Directions:
Please reproduce every one of the lines below word for word, leaving the pictures out.

Input:
********

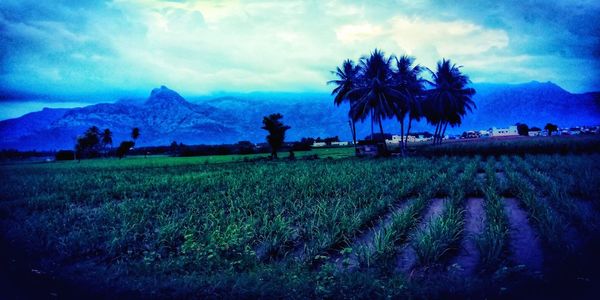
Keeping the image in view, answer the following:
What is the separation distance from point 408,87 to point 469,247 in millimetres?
33921

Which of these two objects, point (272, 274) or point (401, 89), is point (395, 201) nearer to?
point (272, 274)

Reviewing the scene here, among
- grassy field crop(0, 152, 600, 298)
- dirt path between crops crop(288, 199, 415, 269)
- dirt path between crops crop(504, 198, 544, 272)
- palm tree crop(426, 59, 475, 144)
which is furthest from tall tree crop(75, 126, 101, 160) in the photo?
palm tree crop(426, 59, 475, 144)

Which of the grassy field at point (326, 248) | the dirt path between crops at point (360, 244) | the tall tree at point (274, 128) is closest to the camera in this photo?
the grassy field at point (326, 248)

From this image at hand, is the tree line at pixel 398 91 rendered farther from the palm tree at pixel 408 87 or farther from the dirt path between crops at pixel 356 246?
the dirt path between crops at pixel 356 246

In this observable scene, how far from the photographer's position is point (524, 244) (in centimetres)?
552

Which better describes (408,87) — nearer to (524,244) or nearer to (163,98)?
(163,98)

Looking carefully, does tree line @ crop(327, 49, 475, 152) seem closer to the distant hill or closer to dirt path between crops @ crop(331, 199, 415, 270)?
the distant hill

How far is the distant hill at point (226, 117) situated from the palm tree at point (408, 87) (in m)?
5.25

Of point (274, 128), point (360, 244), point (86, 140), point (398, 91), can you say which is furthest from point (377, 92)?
point (360, 244)

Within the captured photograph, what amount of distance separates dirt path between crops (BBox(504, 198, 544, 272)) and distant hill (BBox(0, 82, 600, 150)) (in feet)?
7.02

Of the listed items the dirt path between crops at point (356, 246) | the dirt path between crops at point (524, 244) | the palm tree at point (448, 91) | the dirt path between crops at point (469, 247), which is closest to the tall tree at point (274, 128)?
the palm tree at point (448, 91)

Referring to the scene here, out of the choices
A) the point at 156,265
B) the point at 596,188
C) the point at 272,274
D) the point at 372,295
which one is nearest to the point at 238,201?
the point at 156,265

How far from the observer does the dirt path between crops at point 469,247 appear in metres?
4.72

********

Result:
Keeping the image in view, answer the following:
What is the separation distance from point 408,87 to point 469,247 in millimetres?
33921

Which of these two objects, point (272, 274) or point (401, 89), is point (395, 201) nearer to?
point (272, 274)

Reviewing the scene here, among
- grassy field crop(0, 152, 600, 298)
- dirt path between crops crop(288, 199, 415, 269)
- dirt path between crops crop(504, 198, 544, 272)
- palm tree crop(426, 59, 475, 144)
which is furthest from tall tree crop(75, 126, 101, 160) in the photo?
palm tree crop(426, 59, 475, 144)

Which of the grassy field at point (326, 248) | the dirt path between crops at point (360, 244) | the tall tree at point (274, 128) is closest to the camera in this photo?
the grassy field at point (326, 248)

From this image at hand, is the tree line at pixel 398 91 rendered farther from the palm tree at pixel 408 87 or farther from the dirt path between crops at pixel 356 246?
the dirt path between crops at pixel 356 246

In this observable scene, how far from the photographer's position is point (524, 244) (in centimetres)?
552

Which better describes (408,87) — nearer to (524,244) or nearer to (163,98)?
(163,98)

Looking carefully, does tree line @ crop(327, 49, 475, 152) seem closer to the distant hill or closer to dirt path between crops @ crop(331, 199, 415, 270)?
the distant hill

How far is the distant hill at point (226, 117) situated from the palm tree at point (408, 87) (in m)?
5.25

Of point (274, 128), point (360, 244), point (86, 140), point (398, 91), can you say which is furthest from point (377, 92)?
point (360, 244)

Within the captured photograph, what amount of distance separates dirt path between crops (BBox(504, 198, 544, 272)) and distant hill (BBox(0, 82, 600, 150)) (in feet)?
7.02

Of the listed items the dirt path between crops at point (356, 246) | the dirt path between crops at point (524, 244) | the palm tree at point (448, 91) | the dirt path between crops at point (469, 247), which is closest to the tall tree at point (274, 128)?
the palm tree at point (448, 91)

Referring to the scene here, out of the choices
A) the point at 156,265
B) the point at 596,188
C) the point at 272,274
D) the point at 372,295
which one is nearest to the point at 238,201?
the point at 156,265

How far from the observer does the dirt path between crops at point 469,247 appear in metres?
4.72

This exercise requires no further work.